For some of the condensation mechanisms discussed below, it is useful to read: condensation.
Castellatus This cloud looks like an odd mix of a wave–cloud base and little sprouting cumulus clouds. Indeed, that is roughly what it is. Wave clouds form when the atmosphere is stable, but sometimes, when a cloud in a stable layer is lifted, it becomes unstable and convective turrets sprout from the top giving it the look of a castle—thus the name, castellatus. As the convection destroys the base wave cloud, the now separated turrets get called floccus (lit., tufts of wool). Castellatus is symptomatic of pending thunderstorms. It is also the type of convection high in the atmosphere that initiates the fallstreaks seen below.

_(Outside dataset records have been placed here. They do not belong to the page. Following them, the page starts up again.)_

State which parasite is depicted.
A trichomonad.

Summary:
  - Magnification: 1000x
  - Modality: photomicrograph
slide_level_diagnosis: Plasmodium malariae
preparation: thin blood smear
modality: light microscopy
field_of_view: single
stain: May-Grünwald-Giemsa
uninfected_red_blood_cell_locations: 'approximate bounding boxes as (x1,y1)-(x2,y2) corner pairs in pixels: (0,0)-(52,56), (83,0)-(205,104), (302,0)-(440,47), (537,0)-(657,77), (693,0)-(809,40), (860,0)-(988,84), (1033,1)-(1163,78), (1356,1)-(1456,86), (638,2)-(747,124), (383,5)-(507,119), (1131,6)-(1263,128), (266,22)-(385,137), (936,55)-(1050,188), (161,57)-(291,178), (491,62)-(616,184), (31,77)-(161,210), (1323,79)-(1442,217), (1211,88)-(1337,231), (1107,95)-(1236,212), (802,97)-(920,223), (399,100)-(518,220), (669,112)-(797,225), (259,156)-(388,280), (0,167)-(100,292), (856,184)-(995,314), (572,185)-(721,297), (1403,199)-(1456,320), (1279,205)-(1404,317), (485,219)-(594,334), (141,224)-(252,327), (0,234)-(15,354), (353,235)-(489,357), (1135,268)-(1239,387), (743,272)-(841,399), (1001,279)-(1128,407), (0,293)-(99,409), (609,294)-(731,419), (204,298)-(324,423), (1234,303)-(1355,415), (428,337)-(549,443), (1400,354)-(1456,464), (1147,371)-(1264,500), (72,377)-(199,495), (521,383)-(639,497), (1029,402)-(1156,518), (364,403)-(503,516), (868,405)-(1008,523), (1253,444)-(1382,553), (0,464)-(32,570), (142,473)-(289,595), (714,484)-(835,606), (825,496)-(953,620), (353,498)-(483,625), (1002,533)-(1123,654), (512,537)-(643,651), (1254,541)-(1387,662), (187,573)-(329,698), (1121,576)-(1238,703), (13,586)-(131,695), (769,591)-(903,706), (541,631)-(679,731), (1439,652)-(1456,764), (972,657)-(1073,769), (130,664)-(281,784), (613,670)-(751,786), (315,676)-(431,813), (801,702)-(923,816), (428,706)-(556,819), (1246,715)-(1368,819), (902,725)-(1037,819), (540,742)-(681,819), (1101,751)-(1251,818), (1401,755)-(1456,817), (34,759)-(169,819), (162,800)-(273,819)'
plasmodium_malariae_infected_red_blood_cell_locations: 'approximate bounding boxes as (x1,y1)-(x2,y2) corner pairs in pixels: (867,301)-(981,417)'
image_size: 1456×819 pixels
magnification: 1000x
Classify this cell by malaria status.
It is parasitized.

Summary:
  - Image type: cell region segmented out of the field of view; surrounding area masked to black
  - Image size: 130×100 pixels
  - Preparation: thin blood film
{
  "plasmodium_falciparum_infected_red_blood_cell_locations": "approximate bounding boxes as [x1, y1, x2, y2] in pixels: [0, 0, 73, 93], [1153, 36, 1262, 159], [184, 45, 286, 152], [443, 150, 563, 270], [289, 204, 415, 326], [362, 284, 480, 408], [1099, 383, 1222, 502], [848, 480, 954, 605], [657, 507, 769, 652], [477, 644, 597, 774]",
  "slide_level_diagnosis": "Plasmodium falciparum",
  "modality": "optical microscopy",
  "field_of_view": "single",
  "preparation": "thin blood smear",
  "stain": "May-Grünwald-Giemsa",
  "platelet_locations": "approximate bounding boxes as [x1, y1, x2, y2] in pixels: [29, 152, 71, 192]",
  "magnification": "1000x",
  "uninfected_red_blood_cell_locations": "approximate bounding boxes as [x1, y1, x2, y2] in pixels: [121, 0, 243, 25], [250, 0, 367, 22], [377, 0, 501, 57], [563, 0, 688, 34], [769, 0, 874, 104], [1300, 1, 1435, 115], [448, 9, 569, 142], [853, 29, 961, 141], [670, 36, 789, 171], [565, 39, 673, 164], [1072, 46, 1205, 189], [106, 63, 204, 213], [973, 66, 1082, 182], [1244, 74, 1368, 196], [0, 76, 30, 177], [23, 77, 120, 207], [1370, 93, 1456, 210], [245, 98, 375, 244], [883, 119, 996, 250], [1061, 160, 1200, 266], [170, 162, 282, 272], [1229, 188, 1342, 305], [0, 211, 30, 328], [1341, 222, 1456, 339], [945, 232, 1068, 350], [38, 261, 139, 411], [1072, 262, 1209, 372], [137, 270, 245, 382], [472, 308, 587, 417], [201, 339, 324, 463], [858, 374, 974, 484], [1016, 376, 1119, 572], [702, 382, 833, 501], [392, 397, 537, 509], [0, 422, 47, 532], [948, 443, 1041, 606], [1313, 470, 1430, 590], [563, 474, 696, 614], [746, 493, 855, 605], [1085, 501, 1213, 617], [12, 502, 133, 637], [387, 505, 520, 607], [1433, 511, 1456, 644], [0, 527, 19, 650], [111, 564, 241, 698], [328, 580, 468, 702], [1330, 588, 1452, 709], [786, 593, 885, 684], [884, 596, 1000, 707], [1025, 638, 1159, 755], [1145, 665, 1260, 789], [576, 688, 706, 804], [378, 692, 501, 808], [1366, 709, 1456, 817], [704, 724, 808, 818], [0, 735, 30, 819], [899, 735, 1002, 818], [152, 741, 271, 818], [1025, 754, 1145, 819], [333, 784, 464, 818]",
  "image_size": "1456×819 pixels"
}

Fallstreaks High above the swimmers on this beautiful August day, it is snowing. These clouds bear many names: mare’s tails, cirus uncinus, fallstreaks. The first two names speak of the appearance of the clouds: the tail of a horse, a curved (uncinus) lock of hair (cirus). The last name speaks more of what is happening: there are streaks of falling particles.
The whitish top of each streak is floccus (see above) and is made up of super–cooled water drops. When some of the drops freeze, the resulting ice crystals grow very rapidly owing to the difference in the equilibrium vapour pressure between liquid and ice. These large ice crystals have a higher terminal velocity than the tiny water drops and so produce the streaks.
Contrail The condensation trail from a jet aircraft is produced by vapour mixing. Vapour exiting the engines has a high temperature and pressure. Ambient vapour has a low temperature and pressure. They mix in the aircraft’s wake. The osprey seems to contemplate alternative travel.
This condensation which produced this frost resulting from vapour cooling. There was a net radiative loss of the surface on a clear cold night and vapour condensed on the surface as frost.
The condensation which gave rise to these ice flowers (also known as frost flowers) was prompted by vapour mixing (not vapour cooling as in the frost picture, above). These arise along the shore under the same circumstances as those which produce steam fog over the Lake (indeed steam fog was present at the time).